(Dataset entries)
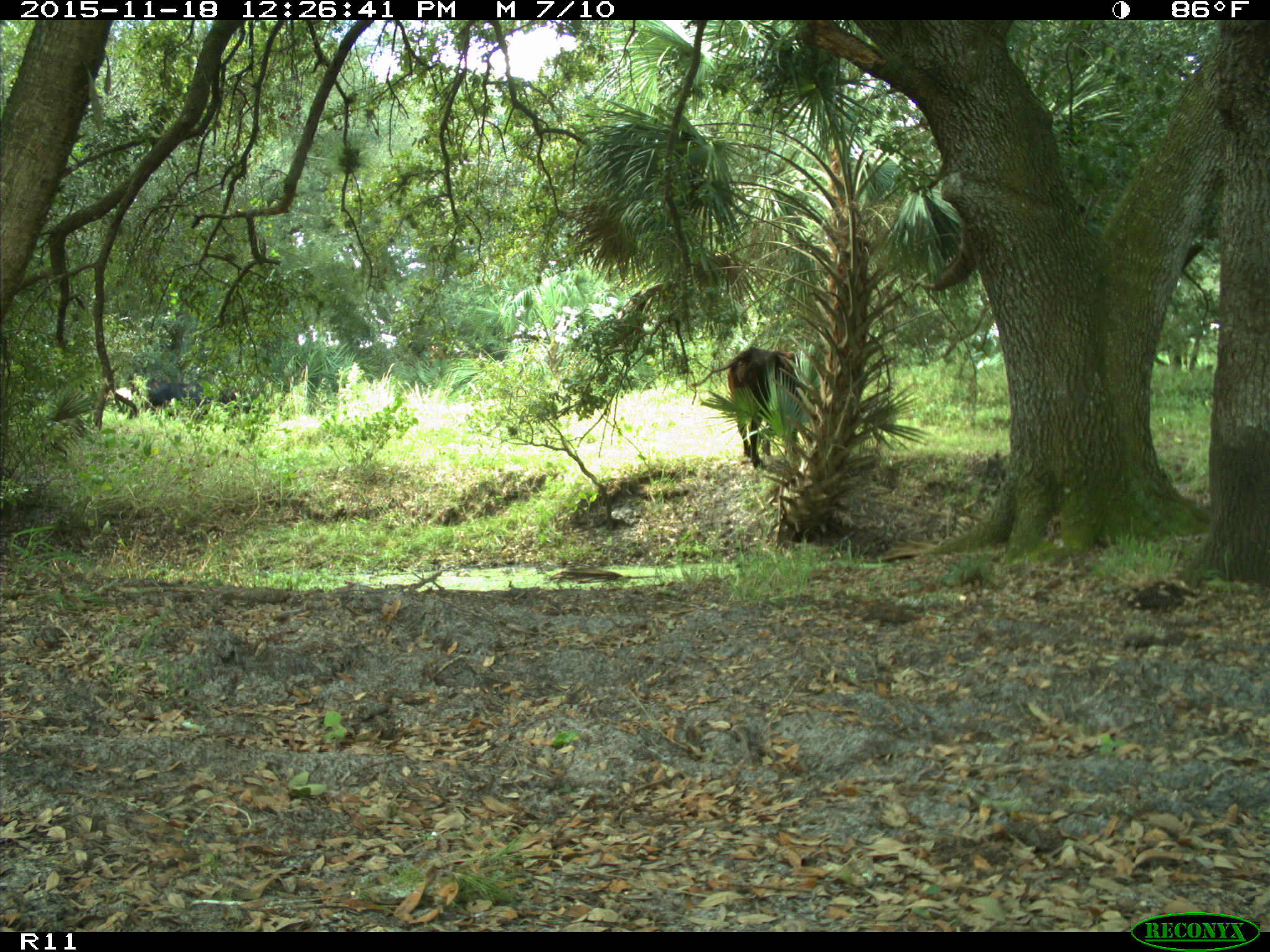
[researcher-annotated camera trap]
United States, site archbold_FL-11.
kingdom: Animalia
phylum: Chordata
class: Mammalia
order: Artiodactyla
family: Bovidae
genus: Bos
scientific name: Bos taurus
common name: domestic cow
Bos taurus (domestic cow).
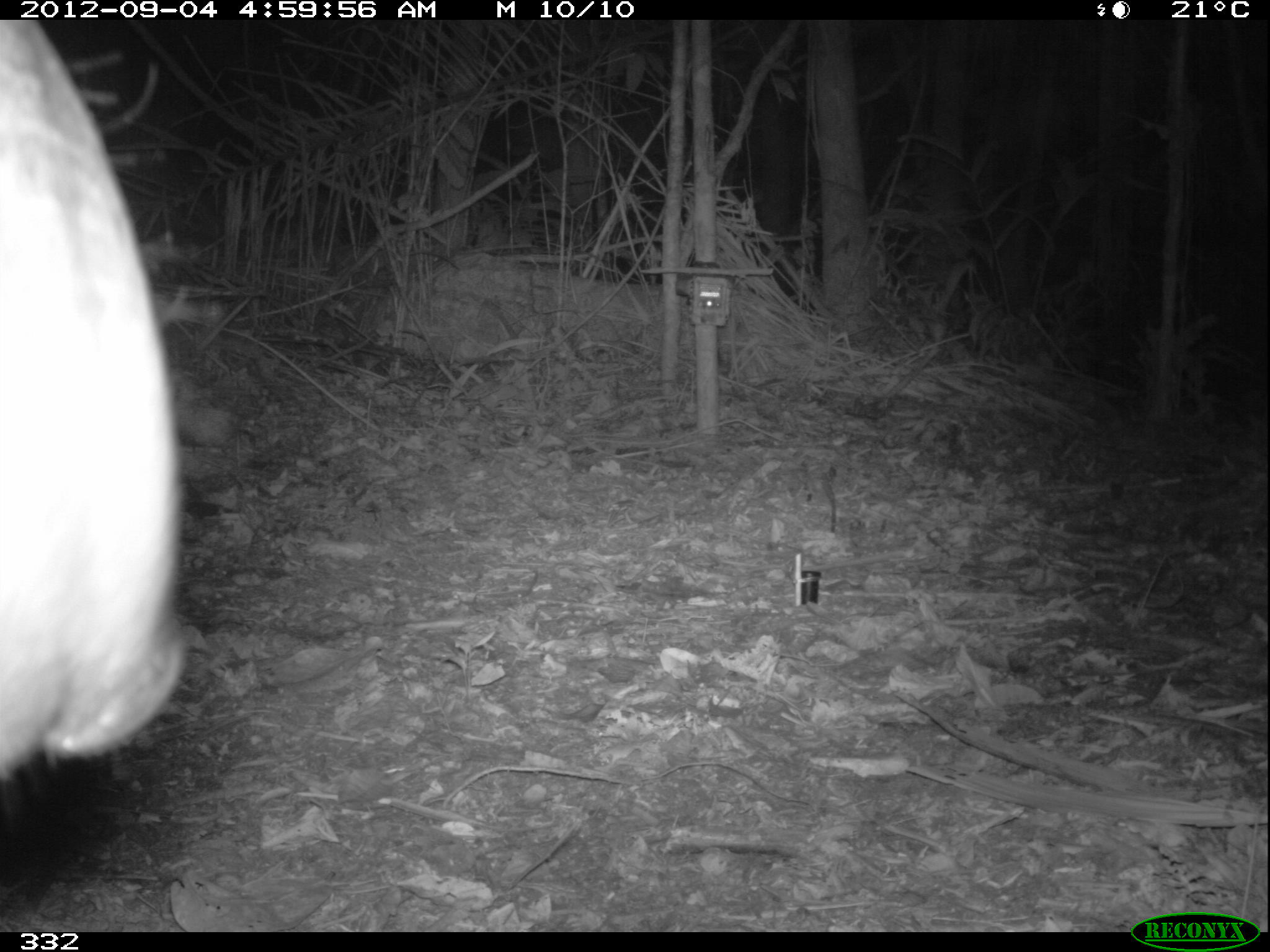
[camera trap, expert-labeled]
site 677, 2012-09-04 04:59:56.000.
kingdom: Animalia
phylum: Chordata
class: Mammalia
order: Perissodactyla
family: Tapiridae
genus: Tapirus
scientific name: Tapirus terrestris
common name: south american tapir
Tapirus terrestris (south american tapir).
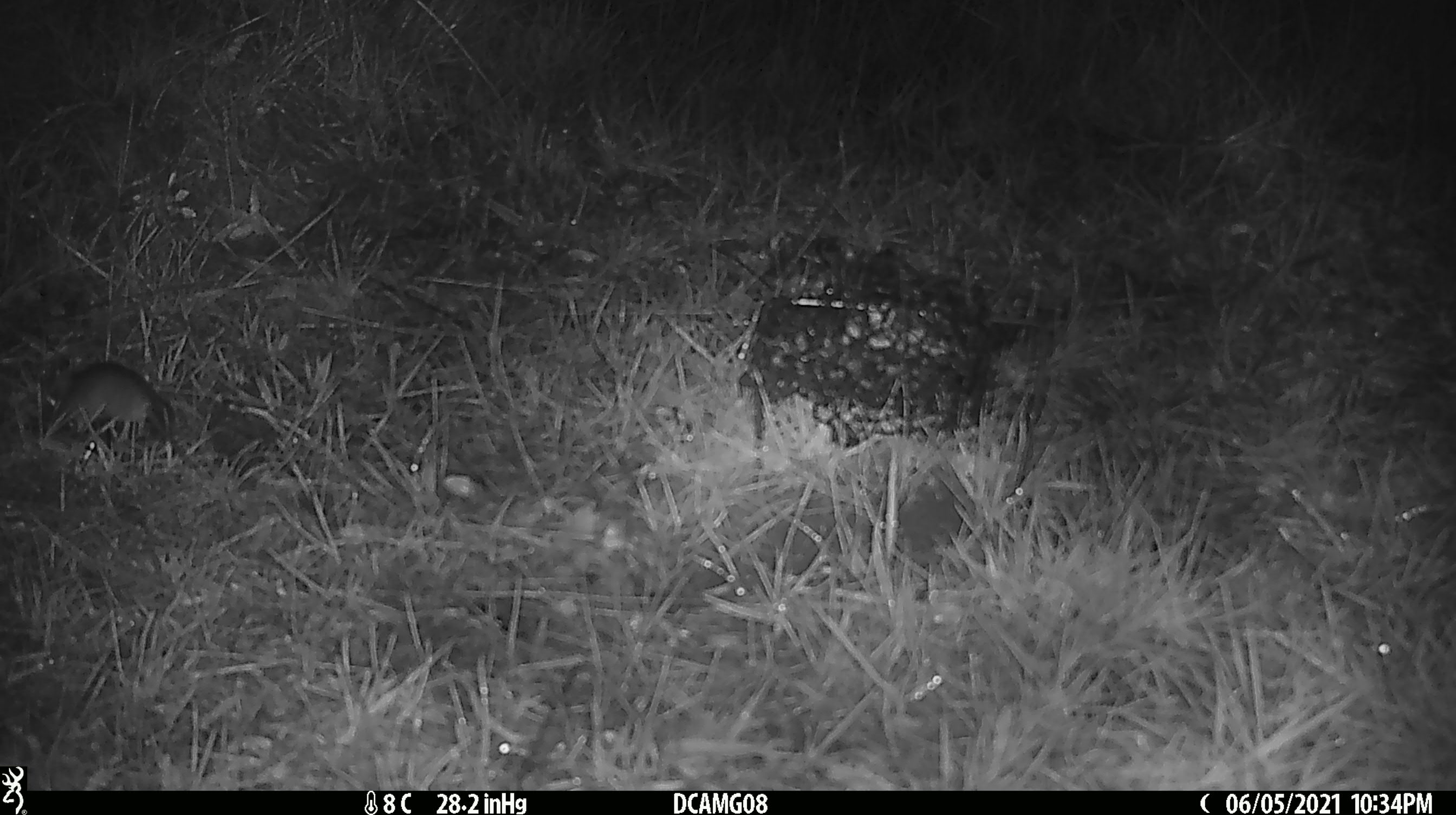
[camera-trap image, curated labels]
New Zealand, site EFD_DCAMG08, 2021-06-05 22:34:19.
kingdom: Animalia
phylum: Chordata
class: Mammalia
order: Rodentia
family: Muridae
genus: Mus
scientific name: Mus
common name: mouse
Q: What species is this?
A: Mouse (Mus).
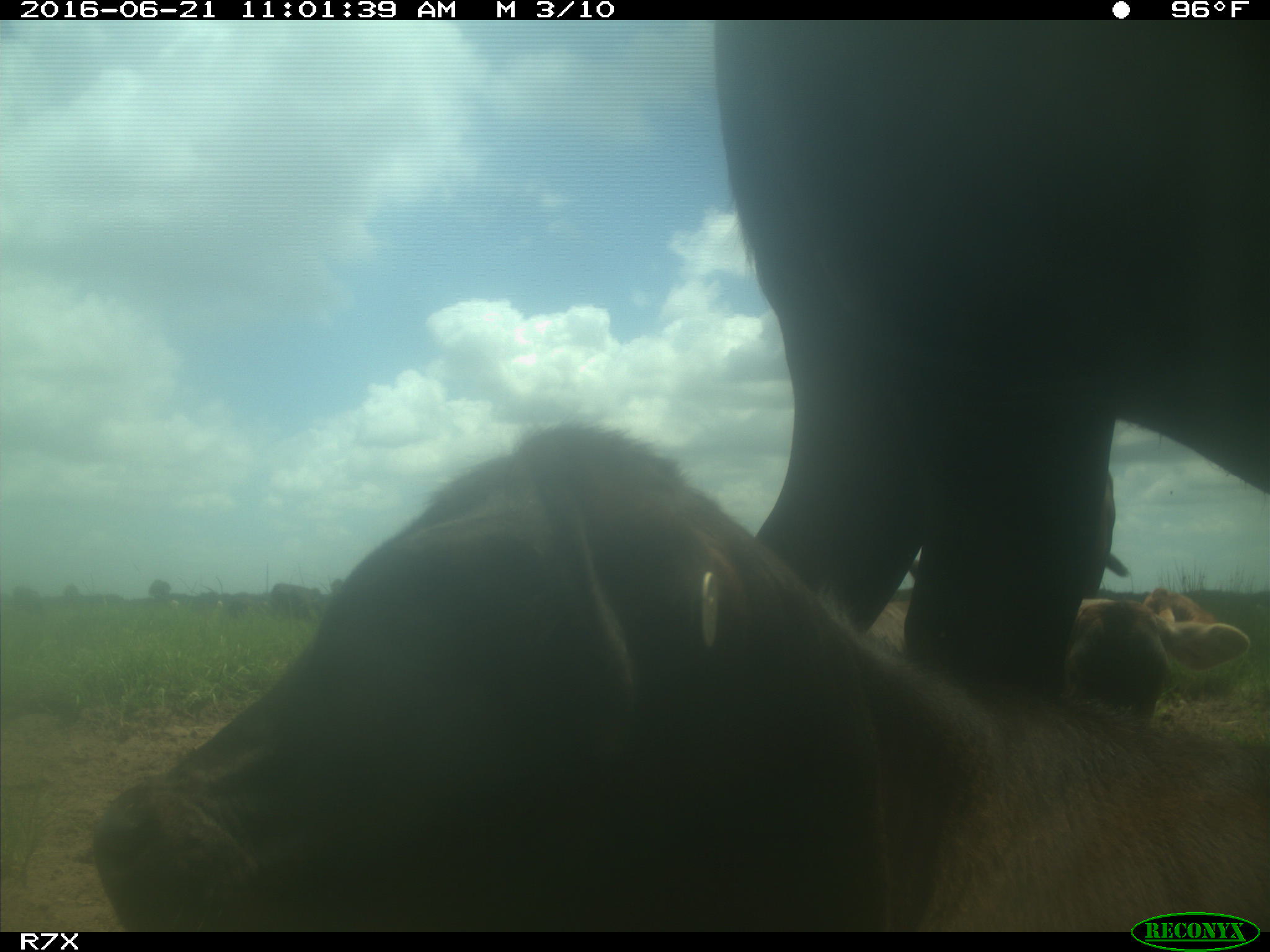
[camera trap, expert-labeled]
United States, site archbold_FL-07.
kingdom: Animalia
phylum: Chordata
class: Mammalia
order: Artiodactyla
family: Bovidae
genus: Bos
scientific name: Bos taurus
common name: domestic cow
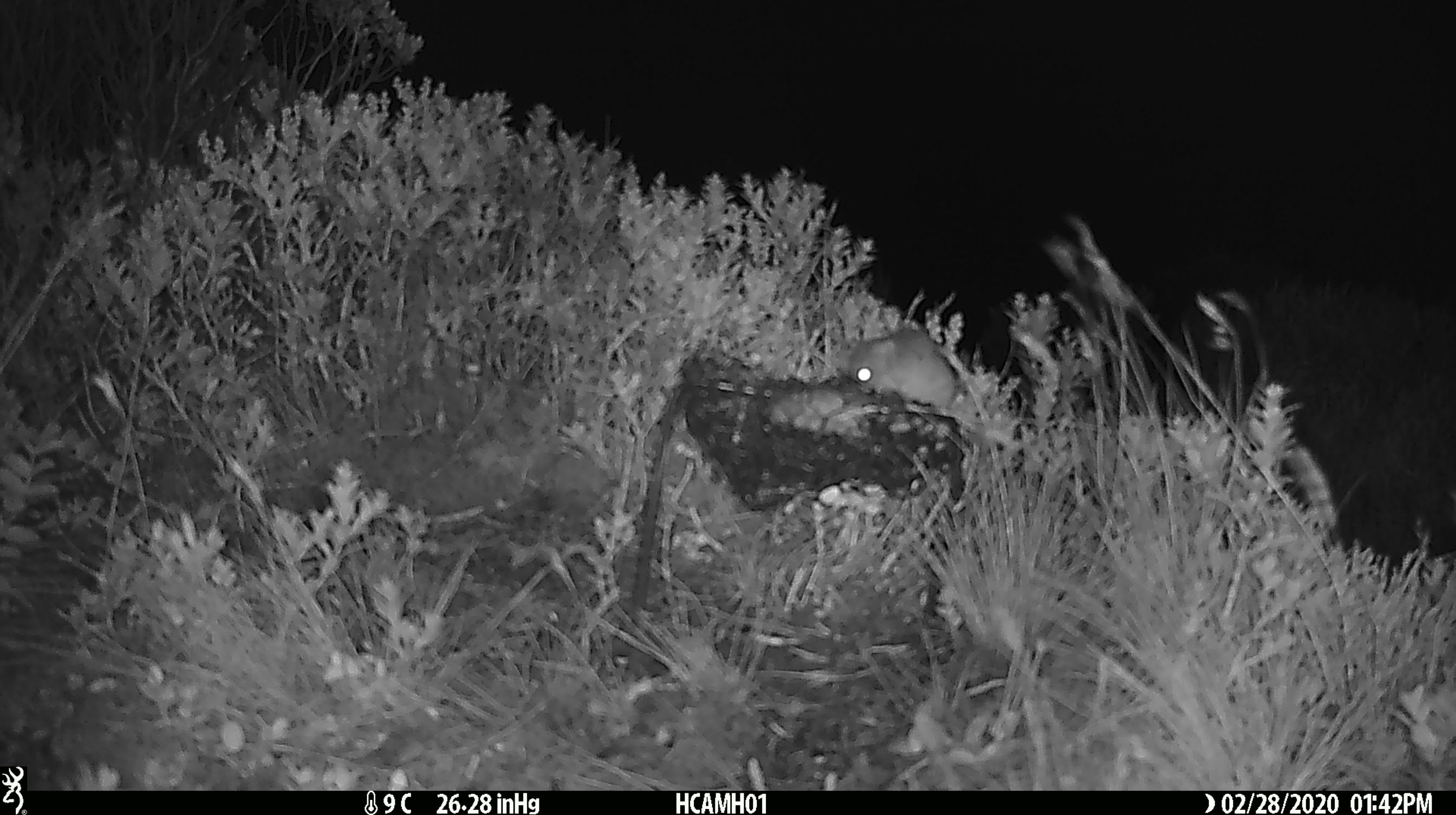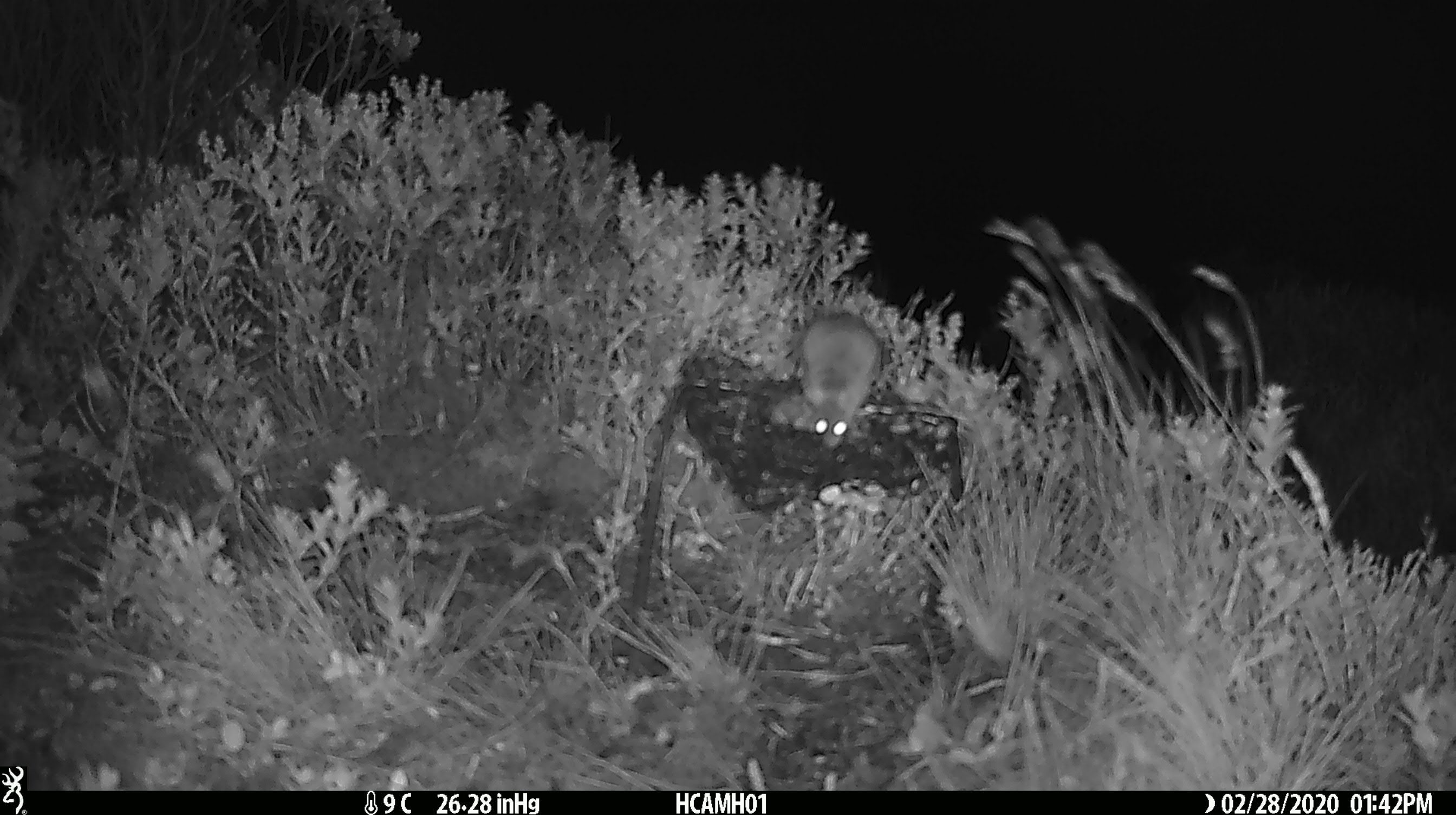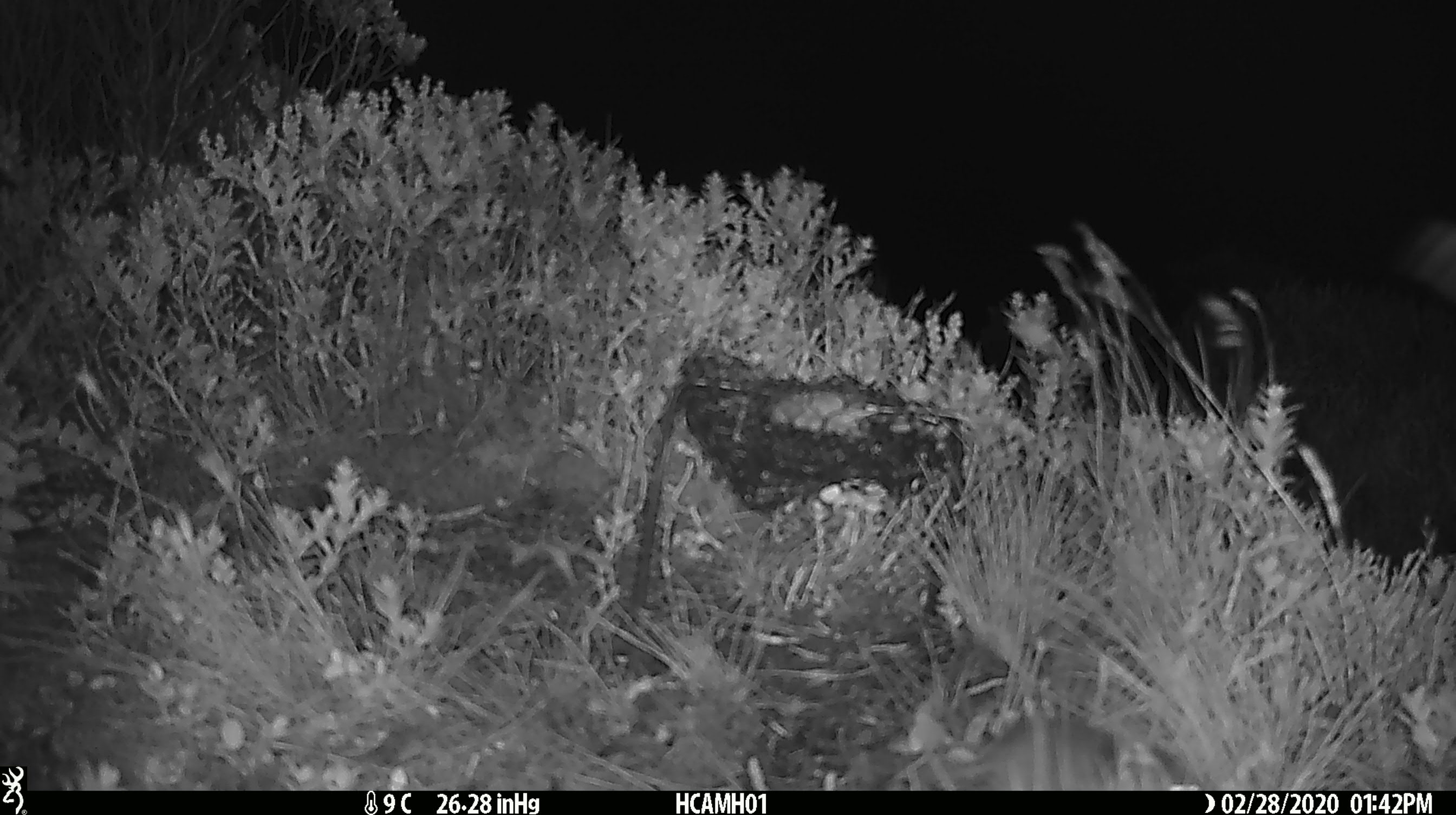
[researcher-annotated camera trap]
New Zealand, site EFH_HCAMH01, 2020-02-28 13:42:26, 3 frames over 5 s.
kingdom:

**Required work**
Pictures do not belong in your copy; restate word for word the lines from the one containing "family: Muridae" through the last line of the records above.

**Reply to the task**
family: Muridae
genus: Mus
scientific name: Mus
common name: mouse
Q: What species is this?
A: Mouse (Mus).
[camera trap, expert-labeled]
United States, site archbold_FL-07.
kingdom: Animalia
phylum: Chordata
class: Mammalia
order: Artiodactyla
family: Bovidae
genus: Bos
scientific name: Bos taurus
common name: domestic cow
[researcher-annotated camera trap]
New Zealand, site EFH_HCAMH01, 2020-02-28 13:42:26, 3 frames over 5 s.
kingdom:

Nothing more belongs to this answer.